Book Review: Eighty Days: Nellie Bly and Elizabeth Bisland’s History-Making Race Around the World

By Matthew Goodman

Book Review: Eighty DaysIn 1889, Nellie Bly, 25, was the most prominent female journalist in New York—celebrated for having faked insanity to write an exposé of her city’s Women’s Lunatic Asylum—and about to get still more famous. On Nov. 14, at 9:40 a.m., sponsored by her newspaper, Joseph Pulitzer’s the World, Bly set out to circle the globe faster than Phileas Fogg, the hero of Jules Verne’s novel Around the World in Eighty Days.
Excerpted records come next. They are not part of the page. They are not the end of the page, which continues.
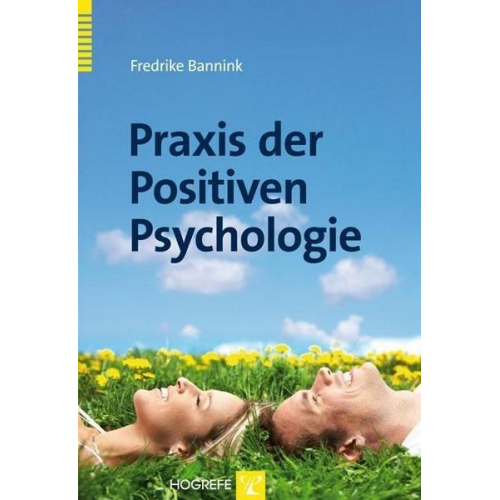 Fredrike P. Bannink - Praxis der Positiven Psychologie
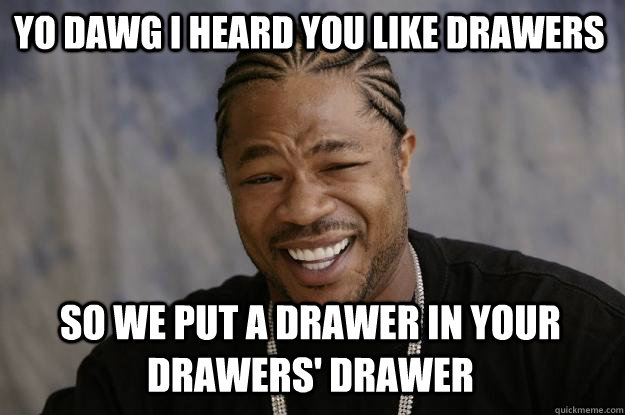 yo dawg i heard you like drawers So we put a drawer in your drawers' drawer  Xzibit meme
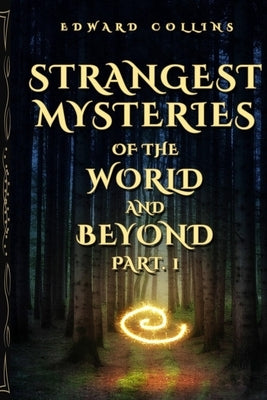 Strangest Mysteries of the World and Beyond (Part. 1): Ancient Mysteries, UFO's, Unsolved Crimes, Monsters, Hauntings, Puzzling People, Hidden Cities by Collins, Edward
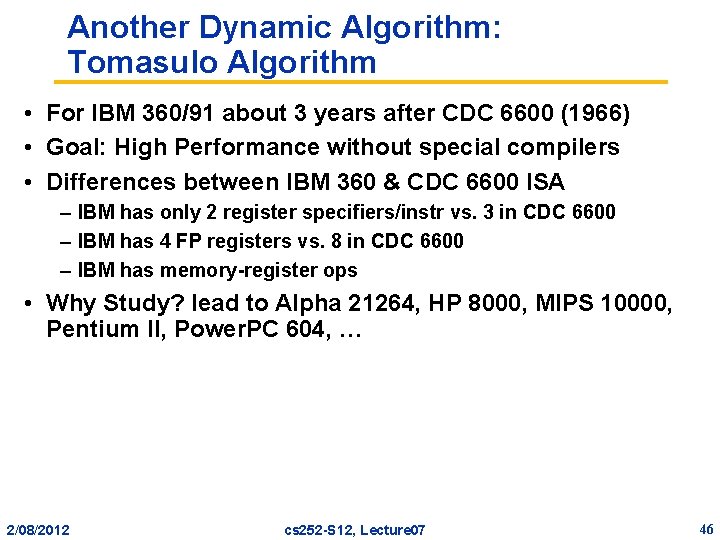 Another Dynamic Algorithm: Tomasulo Algorithm • For IBM 360/91 about 3 years after CDC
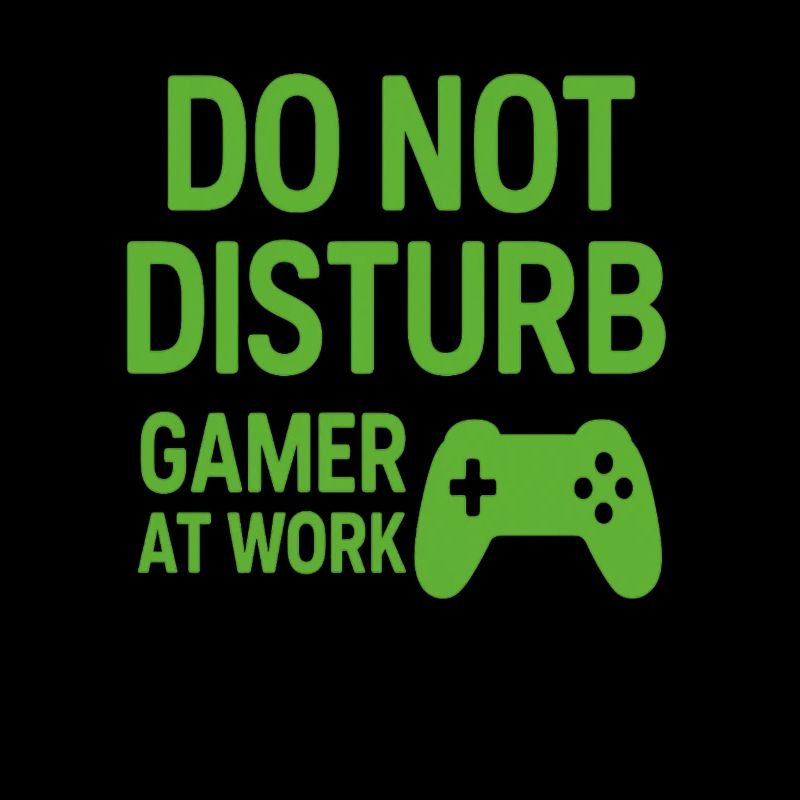 Do Not Disturb - Gamer At Work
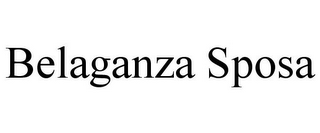BELAGANZA SPOSA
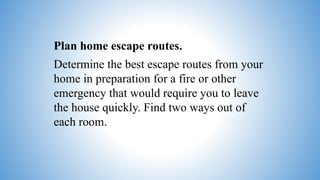 Plan home escape routes.
Determine the best escape routes from your
home in preparation for a fire or other
emergency that would require you to leave
the house quickly. Find two ways out of
each room.
 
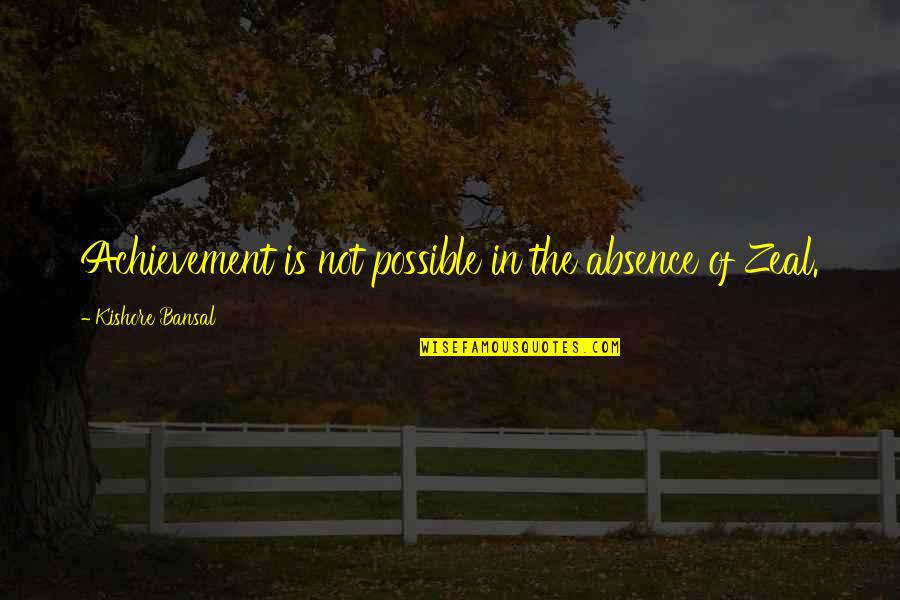 Aryo Car Quotes By Kishore Bansal: Achievement is not possible in the absence of Aryo Car Quotes By Kishore Bansal: Achievement is not possible in the absence of
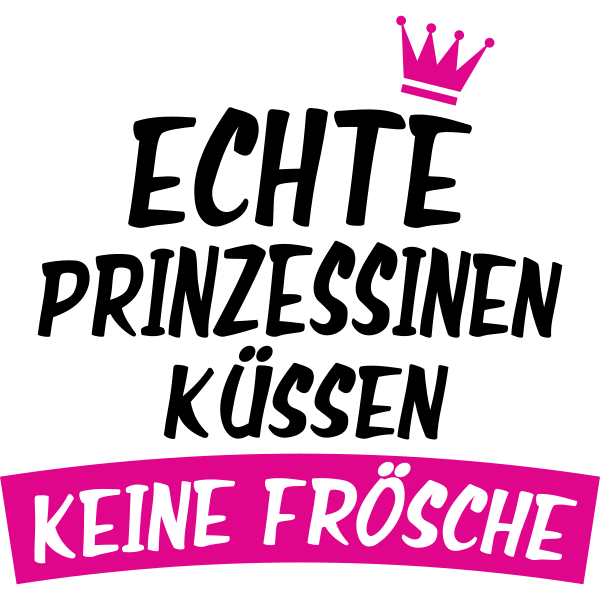 Echte Prinzessinen küssen keine Frösche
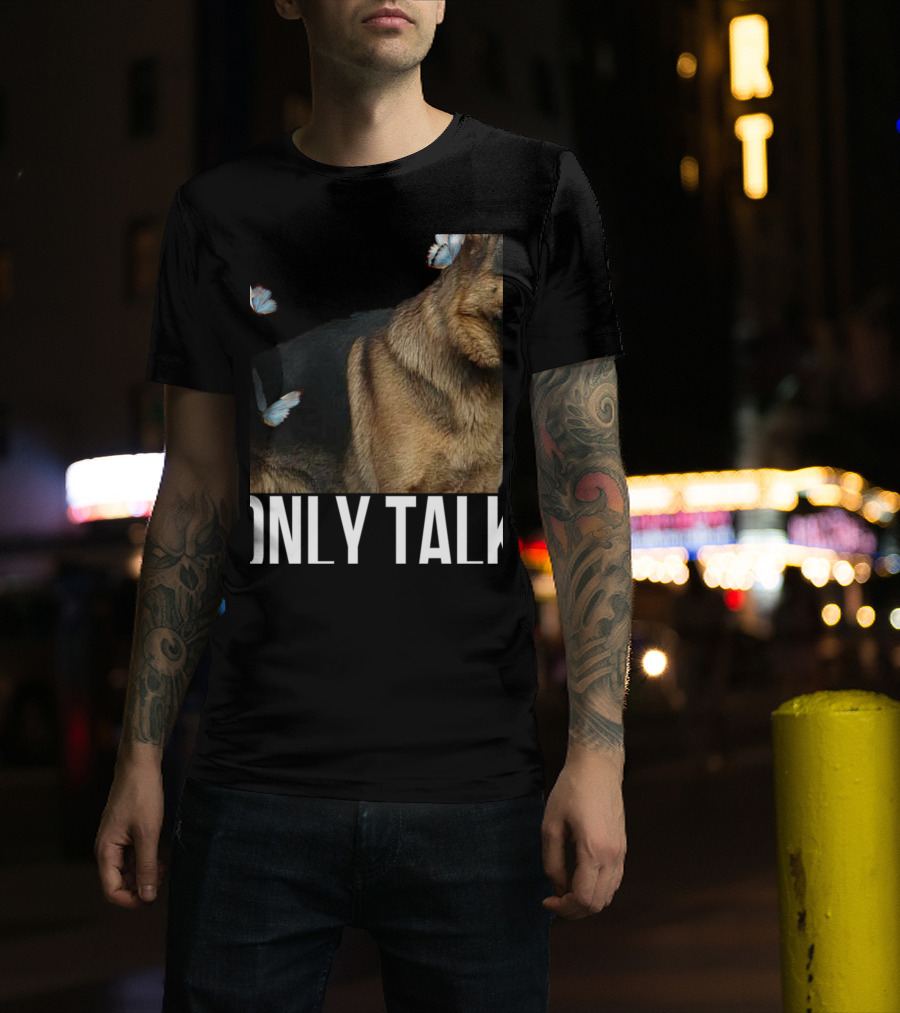 Leave Me Alone Funny German Shepherd Only Talk Butterflies T-Shirt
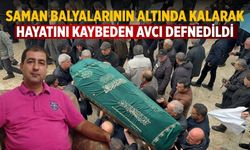 Saman Balyalarının Altında Kalarak Hayatını Kaybeden Avcı Defnedildi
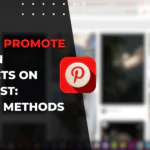 How to Promote Amazon Products on Pinterest: Proven Methods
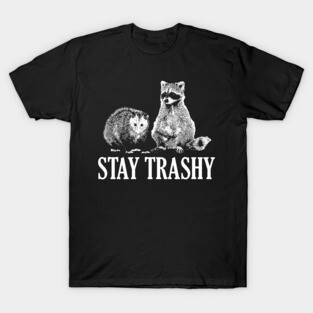 Stay Trashy Possum Raccoon T-Shirt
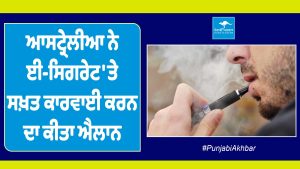 ਆਸਟ੍ਰੇਲੀਆ ਨੇ ਈ-ਸਿਗਰੇਟ 'ਤੇ ਸਖ਼ਤ ਕਾਰਵਾਈ ਕਰਨ ਦਾ ਕੀਤਾ ਐਲਾਨ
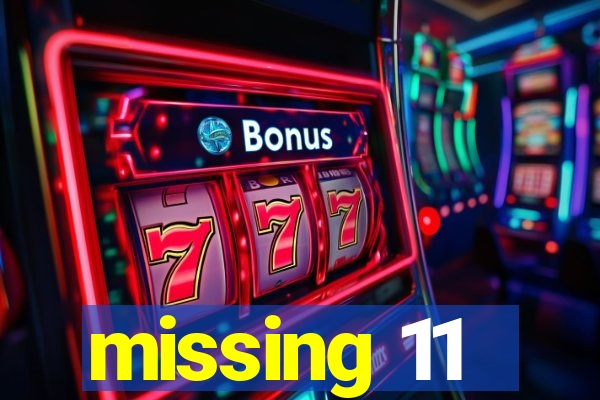 missing 11
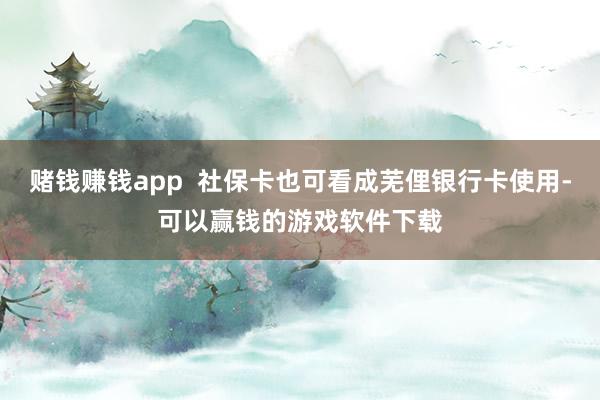 赌钱赚钱app  社保卡也可看成芜俚银行卡使用-可以赢钱的游戏软件下载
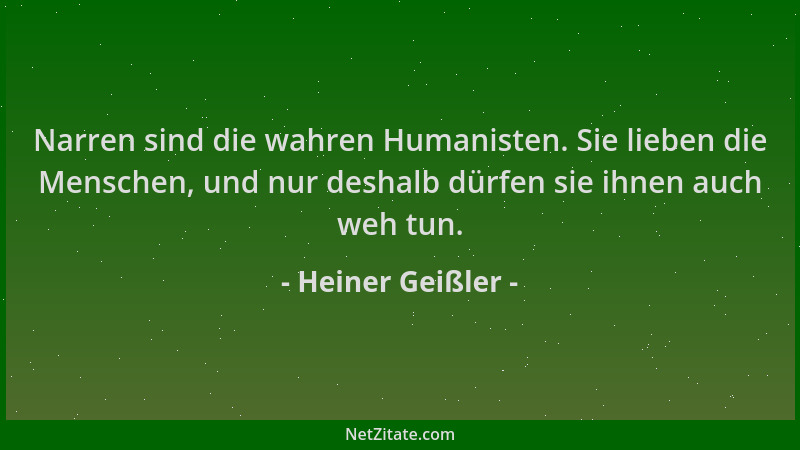 Heiner Geißler - Narren sind die wahren Humanisten. Sie lieben die Menschen, und nur deshalb dürfen sie ihnen auch weh tun....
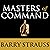 Masters of Command: Alexander, Hannibal, Caesar, and the Genius of Leadership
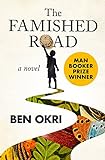 The Famished Road: A Novel (The Famished Road Trilogy)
In an era of ferocious news wars, John Walker, publisher of the Cosmopolitan, reacted as soon as he read of it. Suspecting he could beat the World by sending his own young woman west, Walker press-ganged Elizabeth Bisland, his 28-year-old literary editor, on to a Chicago-bound train just eight hours after Bly set sail for England.

It’s a wonderful story, made all the more compelling by fine writing and exceptional historical detail. It was the proliferation of transportation networks like the U.S. transcontinental railroad that had inspired Verne’s 1872 novel, and the two racers took full advantage of them—and of the might of the British Empire, which guaranteed safe passage to the first great wave of globe-trotting tourists. Bly despised the British while Bisland admired them, but both wanted, like so many contemporary Americans, their country to get its place in the sun, ambitions that took the United States to world power status only a decade later in the Spanish-American War.

The two women had much else in common. Both were self-conscious feminists, gifted writers willing to take large risks to escape being stuck on the society pages. But, as Goodman writes, only Nellie Bly had an express train named after her, because she won the race. In the end it’s a tale of a very modern cult of celebrity. Vast crowds greeted Bly’s return, while few welcomed Bisland home. Taking note, the St. Albans, Vt., Daily Messenger thought that was about right: “It is the winner who wins.”